Senior research analyst, Navigant Research
There are multiple sources for delay, according to Alex Eller, senior research analyst at Navigant Research. In California, which has a statewide shelter-in-place policy, for instance, electricians and installers may not be able to enter people’s houses for a few weeks, economic turmoil could slow down spending and there could be disruptions in supply.
But in the longer term, the disruptions could actually push up demand for distributed storage along with solar across the country, he told Utility Dive.
“Whenever we see any kind of disruption like this, whether it’s wildfires or hurricanes in different areas or big blackouts… there’s always been, following those events, more demand for residential [storage and solar],” especially if people lose confidence that utilities can keep the grid running, Eller said. However, he also said a spike in demand is unlikely to happen in the next month or two.
California focuses on distributed storage as it braces for 2020 wildfire season
Distributed storage is a particular focus in California, which is barreling toward another wildfire season that is likely to cause more large-scale power shut-offs. It’s tough to say how the state’s distributed storage sector will be affected, Alex Morris, executive director of the California Energy Storage Alliance, told Utility Dive.

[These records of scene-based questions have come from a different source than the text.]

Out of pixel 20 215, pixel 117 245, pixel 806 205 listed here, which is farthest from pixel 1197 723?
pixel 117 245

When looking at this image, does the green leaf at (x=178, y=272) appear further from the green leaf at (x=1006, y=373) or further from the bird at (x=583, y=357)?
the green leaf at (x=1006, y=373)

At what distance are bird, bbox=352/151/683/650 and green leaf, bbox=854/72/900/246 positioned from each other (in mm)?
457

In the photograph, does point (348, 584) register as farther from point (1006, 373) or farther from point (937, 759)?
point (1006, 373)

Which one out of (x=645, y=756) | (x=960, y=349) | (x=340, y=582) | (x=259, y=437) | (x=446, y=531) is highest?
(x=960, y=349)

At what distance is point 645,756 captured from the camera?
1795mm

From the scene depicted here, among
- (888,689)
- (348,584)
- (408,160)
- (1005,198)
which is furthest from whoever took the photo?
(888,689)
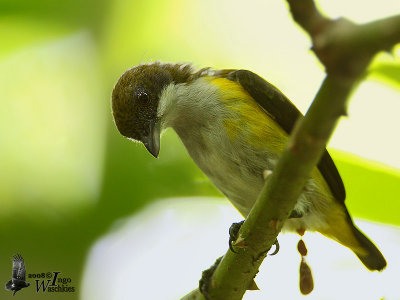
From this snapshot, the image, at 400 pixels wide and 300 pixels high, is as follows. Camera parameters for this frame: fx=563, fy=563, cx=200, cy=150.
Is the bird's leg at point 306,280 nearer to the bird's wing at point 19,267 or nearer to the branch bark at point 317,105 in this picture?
the branch bark at point 317,105

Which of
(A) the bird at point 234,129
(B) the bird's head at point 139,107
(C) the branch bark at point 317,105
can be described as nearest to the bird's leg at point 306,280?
(A) the bird at point 234,129

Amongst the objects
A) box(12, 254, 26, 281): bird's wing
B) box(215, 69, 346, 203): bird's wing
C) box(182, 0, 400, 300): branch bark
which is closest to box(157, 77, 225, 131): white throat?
box(215, 69, 346, 203): bird's wing

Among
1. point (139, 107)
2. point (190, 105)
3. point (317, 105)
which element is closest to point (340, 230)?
point (190, 105)

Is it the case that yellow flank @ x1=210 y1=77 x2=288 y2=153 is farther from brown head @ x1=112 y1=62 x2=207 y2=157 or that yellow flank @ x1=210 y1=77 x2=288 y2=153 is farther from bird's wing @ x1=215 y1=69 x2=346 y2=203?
brown head @ x1=112 y1=62 x2=207 y2=157

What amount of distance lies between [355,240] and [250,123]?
0.86m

On the one hand, he said there could be supply chain issues or other economic disruptions — but on the other, there are also incentives and potential policy actions that could promote economic activity and the clean energy sector.
“…I think if you ask people to look a year from now, I’m guessing most people would foresee conditions being that there’s a role for clean energy solutions and energy storage.”

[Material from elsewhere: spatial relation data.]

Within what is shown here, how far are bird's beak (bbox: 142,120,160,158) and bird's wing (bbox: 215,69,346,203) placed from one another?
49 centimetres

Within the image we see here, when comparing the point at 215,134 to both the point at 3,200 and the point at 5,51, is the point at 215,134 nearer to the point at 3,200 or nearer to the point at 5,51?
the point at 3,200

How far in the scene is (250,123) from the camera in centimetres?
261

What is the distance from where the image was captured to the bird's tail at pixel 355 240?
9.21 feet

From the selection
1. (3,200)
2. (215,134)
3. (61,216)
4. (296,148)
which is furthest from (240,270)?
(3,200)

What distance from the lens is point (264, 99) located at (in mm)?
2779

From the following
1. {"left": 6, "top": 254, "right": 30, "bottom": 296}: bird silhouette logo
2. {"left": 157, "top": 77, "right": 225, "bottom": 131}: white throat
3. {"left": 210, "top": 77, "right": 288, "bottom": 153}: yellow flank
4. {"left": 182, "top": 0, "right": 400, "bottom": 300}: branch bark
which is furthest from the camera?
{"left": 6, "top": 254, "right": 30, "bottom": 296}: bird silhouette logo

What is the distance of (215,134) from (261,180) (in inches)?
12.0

Executive Director, California Energy Storage Alliance
One example of this is California’s Self-Generation Incentive Program (SGIP), which doles out incentives to distributed energy resources; in January, the California Public Utilities Commission funded the program with $166 million per year for half a decade, with a specific focus on setting up battery storage systems for customers who are particularly prone to public safety power shut-offs.
In some near-term instances there could be hiccups because permitting officers are closed, or interconnection staff is reduced or restricted, Morris said — “but I think if you ask people to look a year from now, I’m guessing most people would foresee conditions being that there’s a role for clean energy solutions and energy storage.”
Kevin Berkemeyer, CEO of Station A, which is focused on automating clean energy development, agreed that there’s a lot of demand for distributed storage in California. The company built a tool that allows Californians to input their address and find out what subsidies they could receive under SGIP, and 700 people used it in the first week after launch, he said.
However, the pandemic is likely to change the way distributed storage solutions are sold to customers, he said.
“I think traditionally it’s a very high-touch sale, where you have people highly engaged — visiting sites, speaking one-on-one,” but the statewide shelter-in-place policy announced by California Gov. Gavin Newsom could require companies to shift to digital sales, he said.
Once the state has recovered from the effects of the pandemic, distributed storage and renewable resources could also be more in demand because they can be more automated than conventional power plants, Eller said, adding that down the road, utilities and regulators may decide that having a more distributed and digitized grid that requires less human intervention can have a lot of value in situations like this.